Excerpts from a spatial dataset
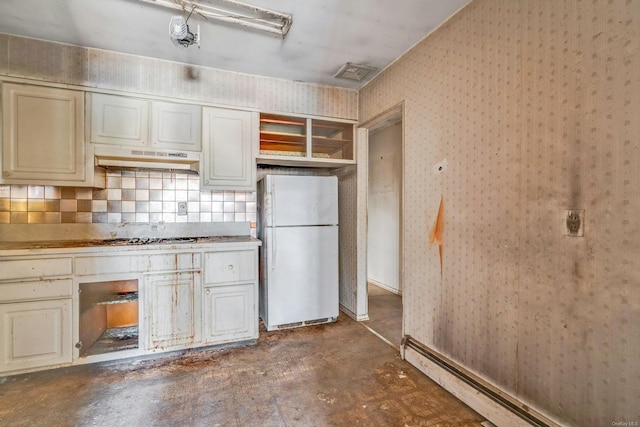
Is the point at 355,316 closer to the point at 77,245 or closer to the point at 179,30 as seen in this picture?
the point at 77,245

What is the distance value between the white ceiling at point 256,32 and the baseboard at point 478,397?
2.39 m

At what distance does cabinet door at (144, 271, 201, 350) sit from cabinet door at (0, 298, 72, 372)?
21.6 inches

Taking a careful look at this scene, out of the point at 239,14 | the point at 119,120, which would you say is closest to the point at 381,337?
the point at 239,14

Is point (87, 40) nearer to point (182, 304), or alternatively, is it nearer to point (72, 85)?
point (72, 85)

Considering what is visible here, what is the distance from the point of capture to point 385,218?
4.43 metres

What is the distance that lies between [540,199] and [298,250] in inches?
81.5

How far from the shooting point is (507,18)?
5.20 feet

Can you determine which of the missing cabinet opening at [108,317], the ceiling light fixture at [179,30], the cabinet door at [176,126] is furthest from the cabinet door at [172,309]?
the ceiling light fixture at [179,30]

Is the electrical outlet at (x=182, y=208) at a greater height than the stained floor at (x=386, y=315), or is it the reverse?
the electrical outlet at (x=182, y=208)

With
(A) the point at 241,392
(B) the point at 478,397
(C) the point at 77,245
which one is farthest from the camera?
(C) the point at 77,245

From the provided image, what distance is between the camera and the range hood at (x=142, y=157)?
2.43 meters

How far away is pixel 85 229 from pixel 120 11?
1855 millimetres

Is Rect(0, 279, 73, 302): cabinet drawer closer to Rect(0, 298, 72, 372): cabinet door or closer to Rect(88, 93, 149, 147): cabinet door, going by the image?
Rect(0, 298, 72, 372): cabinet door

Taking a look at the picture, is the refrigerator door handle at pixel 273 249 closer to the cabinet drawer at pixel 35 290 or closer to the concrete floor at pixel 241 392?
the concrete floor at pixel 241 392
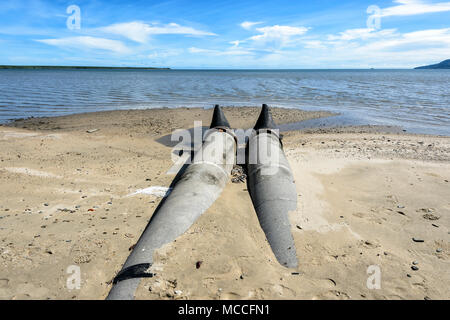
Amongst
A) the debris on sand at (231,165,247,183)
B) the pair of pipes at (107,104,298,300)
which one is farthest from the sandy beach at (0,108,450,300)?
the debris on sand at (231,165,247,183)

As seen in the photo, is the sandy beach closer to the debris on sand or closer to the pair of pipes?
the pair of pipes

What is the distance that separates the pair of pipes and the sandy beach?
0.52ft

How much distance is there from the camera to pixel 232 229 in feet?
16.3

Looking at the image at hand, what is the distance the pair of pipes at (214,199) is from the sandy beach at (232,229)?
0.16 m

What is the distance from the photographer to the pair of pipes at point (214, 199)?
4.07 meters

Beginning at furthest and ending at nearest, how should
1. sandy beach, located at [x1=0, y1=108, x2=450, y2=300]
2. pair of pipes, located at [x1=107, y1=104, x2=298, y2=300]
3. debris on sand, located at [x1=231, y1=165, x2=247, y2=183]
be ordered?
debris on sand, located at [x1=231, y1=165, x2=247, y2=183]
pair of pipes, located at [x1=107, y1=104, x2=298, y2=300]
sandy beach, located at [x1=0, y1=108, x2=450, y2=300]

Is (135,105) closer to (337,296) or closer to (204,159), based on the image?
(204,159)

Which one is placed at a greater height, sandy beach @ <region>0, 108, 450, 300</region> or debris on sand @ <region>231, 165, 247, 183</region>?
debris on sand @ <region>231, 165, 247, 183</region>

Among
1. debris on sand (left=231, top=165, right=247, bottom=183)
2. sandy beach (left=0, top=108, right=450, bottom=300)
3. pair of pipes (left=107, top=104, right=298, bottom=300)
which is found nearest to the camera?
sandy beach (left=0, top=108, right=450, bottom=300)

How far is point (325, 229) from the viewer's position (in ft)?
16.7

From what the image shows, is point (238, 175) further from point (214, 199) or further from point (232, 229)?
point (232, 229)

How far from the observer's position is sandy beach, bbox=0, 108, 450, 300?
3697 mm

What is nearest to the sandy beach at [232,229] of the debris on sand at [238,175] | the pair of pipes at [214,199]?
the pair of pipes at [214,199]
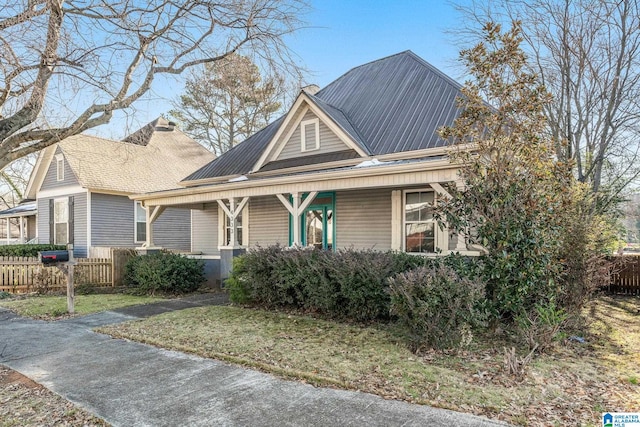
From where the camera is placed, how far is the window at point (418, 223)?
33.9 feet

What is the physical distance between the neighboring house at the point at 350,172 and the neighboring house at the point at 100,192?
413cm

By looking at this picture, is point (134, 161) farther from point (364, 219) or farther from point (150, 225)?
point (364, 219)

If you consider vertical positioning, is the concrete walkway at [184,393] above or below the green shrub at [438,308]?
below

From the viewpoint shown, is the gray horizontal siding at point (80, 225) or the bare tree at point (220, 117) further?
the bare tree at point (220, 117)

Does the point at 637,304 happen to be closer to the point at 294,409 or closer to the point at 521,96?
the point at 521,96

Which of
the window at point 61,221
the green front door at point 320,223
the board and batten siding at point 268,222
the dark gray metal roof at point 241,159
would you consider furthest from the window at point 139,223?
the green front door at point 320,223

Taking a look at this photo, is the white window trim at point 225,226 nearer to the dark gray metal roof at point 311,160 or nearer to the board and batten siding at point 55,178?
the dark gray metal roof at point 311,160

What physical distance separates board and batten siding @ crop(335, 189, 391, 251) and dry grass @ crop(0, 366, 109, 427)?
7.66 meters

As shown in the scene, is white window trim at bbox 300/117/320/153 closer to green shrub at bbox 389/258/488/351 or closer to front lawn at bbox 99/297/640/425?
front lawn at bbox 99/297/640/425

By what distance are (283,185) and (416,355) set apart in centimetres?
617

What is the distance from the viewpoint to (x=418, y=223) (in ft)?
34.3

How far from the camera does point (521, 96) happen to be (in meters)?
6.48

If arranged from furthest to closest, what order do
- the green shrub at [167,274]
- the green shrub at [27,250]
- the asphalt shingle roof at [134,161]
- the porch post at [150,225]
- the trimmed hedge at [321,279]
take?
1. the asphalt shingle roof at [134,161]
2. the green shrub at [27,250]
3. the porch post at [150,225]
4. the green shrub at [167,274]
5. the trimmed hedge at [321,279]

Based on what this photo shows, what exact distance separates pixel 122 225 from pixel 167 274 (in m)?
7.74
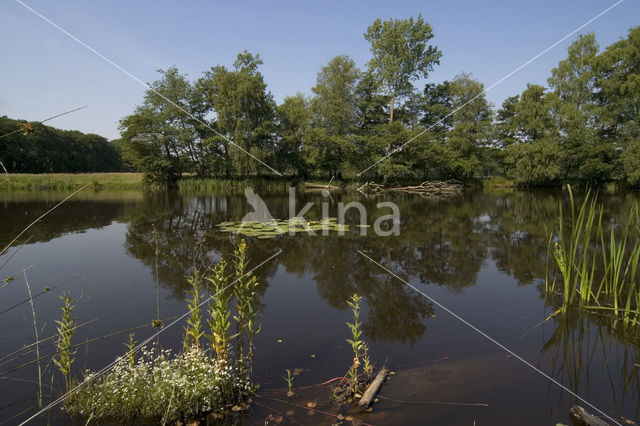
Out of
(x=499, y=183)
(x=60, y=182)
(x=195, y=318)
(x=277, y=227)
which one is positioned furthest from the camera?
(x=499, y=183)

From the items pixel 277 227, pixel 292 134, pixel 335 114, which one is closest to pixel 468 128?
pixel 335 114

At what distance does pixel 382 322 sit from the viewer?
5.14 m

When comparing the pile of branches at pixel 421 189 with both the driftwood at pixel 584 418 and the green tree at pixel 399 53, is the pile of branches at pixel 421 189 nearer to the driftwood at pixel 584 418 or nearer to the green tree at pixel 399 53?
the green tree at pixel 399 53

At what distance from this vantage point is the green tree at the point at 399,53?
110 ft

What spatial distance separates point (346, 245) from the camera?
33.5 feet

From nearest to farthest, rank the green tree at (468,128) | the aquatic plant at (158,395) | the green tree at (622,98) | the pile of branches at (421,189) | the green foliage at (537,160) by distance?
the aquatic plant at (158,395), the green tree at (622,98), the pile of branches at (421,189), the green foliage at (537,160), the green tree at (468,128)

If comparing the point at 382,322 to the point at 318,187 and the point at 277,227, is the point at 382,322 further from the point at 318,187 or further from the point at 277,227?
the point at 318,187

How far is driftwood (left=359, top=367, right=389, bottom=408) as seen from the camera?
3.26 metres

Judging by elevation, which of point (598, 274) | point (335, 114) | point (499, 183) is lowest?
point (598, 274)

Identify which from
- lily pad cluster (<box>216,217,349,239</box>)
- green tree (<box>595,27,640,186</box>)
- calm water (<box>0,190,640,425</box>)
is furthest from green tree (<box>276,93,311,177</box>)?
calm water (<box>0,190,640,425</box>)

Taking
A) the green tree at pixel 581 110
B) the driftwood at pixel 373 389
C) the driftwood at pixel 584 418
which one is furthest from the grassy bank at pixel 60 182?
the green tree at pixel 581 110

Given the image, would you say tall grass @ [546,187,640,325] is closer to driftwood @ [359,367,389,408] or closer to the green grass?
driftwood @ [359,367,389,408]

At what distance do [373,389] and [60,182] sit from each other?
137 ft

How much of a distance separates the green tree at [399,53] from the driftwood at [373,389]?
33.4m
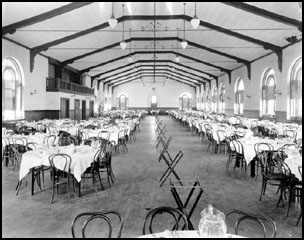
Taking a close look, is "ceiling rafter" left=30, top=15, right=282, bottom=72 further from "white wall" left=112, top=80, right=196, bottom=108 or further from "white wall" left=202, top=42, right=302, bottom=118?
"white wall" left=112, top=80, right=196, bottom=108

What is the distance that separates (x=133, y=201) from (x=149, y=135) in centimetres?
951

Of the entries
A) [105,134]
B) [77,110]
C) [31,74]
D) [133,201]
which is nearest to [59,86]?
[31,74]

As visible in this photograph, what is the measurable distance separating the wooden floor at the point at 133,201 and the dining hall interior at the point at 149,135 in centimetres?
2

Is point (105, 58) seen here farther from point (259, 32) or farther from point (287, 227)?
point (287, 227)

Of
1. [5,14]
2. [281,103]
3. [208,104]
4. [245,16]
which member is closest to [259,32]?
[245,16]

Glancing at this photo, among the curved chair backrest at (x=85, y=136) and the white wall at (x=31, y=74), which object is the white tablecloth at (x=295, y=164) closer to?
the curved chair backrest at (x=85, y=136)

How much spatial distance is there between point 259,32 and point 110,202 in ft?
32.5

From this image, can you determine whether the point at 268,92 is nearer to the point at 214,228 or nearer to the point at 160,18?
the point at 160,18

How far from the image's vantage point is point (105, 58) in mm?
19141

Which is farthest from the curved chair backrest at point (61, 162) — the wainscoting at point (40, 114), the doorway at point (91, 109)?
the doorway at point (91, 109)

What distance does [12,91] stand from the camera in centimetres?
1243

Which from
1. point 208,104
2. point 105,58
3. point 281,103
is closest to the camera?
point 281,103

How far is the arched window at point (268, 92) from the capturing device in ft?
48.5

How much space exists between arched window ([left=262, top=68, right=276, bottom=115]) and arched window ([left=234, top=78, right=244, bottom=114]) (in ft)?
12.5
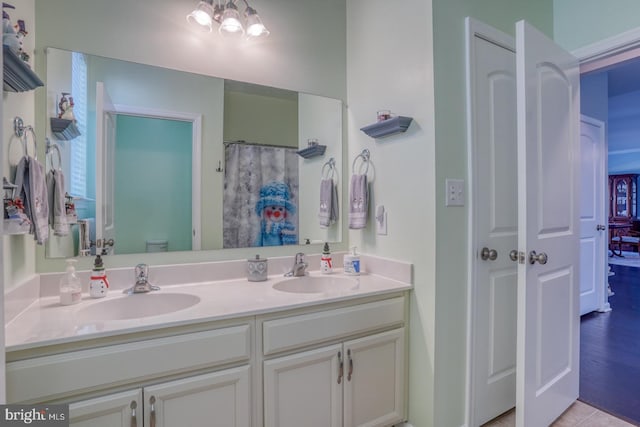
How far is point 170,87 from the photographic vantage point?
1.69 metres

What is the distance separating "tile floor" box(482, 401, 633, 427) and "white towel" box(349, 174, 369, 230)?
126 cm

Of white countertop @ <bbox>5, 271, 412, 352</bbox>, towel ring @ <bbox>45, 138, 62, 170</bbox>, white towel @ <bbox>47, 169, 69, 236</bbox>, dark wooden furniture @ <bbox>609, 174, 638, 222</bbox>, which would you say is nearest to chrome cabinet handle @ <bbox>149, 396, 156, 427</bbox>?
white countertop @ <bbox>5, 271, 412, 352</bbox>

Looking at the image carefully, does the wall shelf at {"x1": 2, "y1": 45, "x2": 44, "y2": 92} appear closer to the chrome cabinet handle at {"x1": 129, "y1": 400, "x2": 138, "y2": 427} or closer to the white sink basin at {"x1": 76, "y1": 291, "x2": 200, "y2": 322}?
the white sink basin at {"x1": 76, "y1": 291, "x2": 200, "y2": 322}

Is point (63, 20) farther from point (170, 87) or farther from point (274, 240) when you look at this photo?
point (274, 240)

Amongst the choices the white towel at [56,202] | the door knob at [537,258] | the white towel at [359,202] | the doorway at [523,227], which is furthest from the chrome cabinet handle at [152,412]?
Result: the door knob at [537,258]

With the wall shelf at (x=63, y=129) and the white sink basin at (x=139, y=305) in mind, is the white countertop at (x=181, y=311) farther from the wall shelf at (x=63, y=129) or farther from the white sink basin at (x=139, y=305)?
the wall shelf at (x=63, y=129)

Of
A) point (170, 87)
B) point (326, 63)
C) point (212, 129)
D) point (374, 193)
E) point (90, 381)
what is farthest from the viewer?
point (326, 63)

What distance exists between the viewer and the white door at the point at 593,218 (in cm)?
322

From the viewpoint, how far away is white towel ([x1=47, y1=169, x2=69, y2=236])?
4.55 ft

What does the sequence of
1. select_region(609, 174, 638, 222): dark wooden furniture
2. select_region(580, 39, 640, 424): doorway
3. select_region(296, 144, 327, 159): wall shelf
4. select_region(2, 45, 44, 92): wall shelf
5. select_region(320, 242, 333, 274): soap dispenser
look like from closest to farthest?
1. select_region(2, 45, 44, 92): wall shelf
2. select_region(580, 39, 640, 424): doorway
3. select_region(320, 242, 333, 274): soap dispenser
4. select_region(296, 144, 327, 159): wall shelf
5. select_region(609, 174, 638, 222): dark wooden furniture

_Task objective_
Reproduce the data above verbatim, covering the stretch from the line containing "At what distance does cabinet" through the line containing "4.43 metres".

_Result of this exercise_
At what distance does cabinet door at (144, 271, 201, 350) sit from cabinet door at (0, 298, 72, 372)?
21.6 inches

Taking a careful look at this scene, out of the point at 239,14 | the point at 119,120, which would you say is closest to the point at 381,337?
the point at 239,14

Is point (87, 40) nearer to point (182, 304), or alternatively, is it nearer to point (72, 85)?
point (72, 85)

Considering what is visible here, what is the distance from the point of capture to point 385,218?
4.43 metres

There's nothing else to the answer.